A denúncia de violências no país africano está contida em um relatório da ONU. Alarme do Unicef: faltam prisões para menores. Irmã Elvira Tutolo: “as crianças estão presas em celas de adultos, sem direitos”.
Valerio Palombaro
Torturas, maus-tratos, detenções ilegais e arbitrárias estão na ordem do dia nas prisões superlotadas da República Centro-Africana. A denúncia, contida em um relatório das Nações Unidas, chega apenas alguns dias depois que o Unicef informou que mais de dez anos de conflito prolongado e instabilidade “colocam todas as crianças em risco” na República Centro-Africana. Dois relatórios internacionais separados que não apenas voltam a mostrar o flagelo da grave situação sociopolítica do país, mas também destacam outra realidade dolorosa para as crianças.

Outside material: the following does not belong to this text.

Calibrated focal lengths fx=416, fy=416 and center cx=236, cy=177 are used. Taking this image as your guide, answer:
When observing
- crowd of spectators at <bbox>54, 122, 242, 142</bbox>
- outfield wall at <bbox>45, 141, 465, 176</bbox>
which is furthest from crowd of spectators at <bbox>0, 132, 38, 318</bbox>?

Porque as crianças também são diretamente afetadas pelo conteúdo do relatório da ONU sobre a situação das prisões. “Embora a República Centro-Africana tenha assinado uma convenção internacional para não colocar crianças na prisão, permanece o problema da ausência de uma prisão juvenil no país”, explica ao telefone do ‘L’Osservatore Romano’ a irmã Elvira Tutolo, religiosa das Irmãs de Santa Joana Antida Thouret, originária de Termoli, Itália: ”assim, as crianças que cometem pequenos ou grandes crimes, o que não é incomum devido às condições de extrema pobreza, são jogadas em celas superlotadas junto com adultos. Sem direitos”.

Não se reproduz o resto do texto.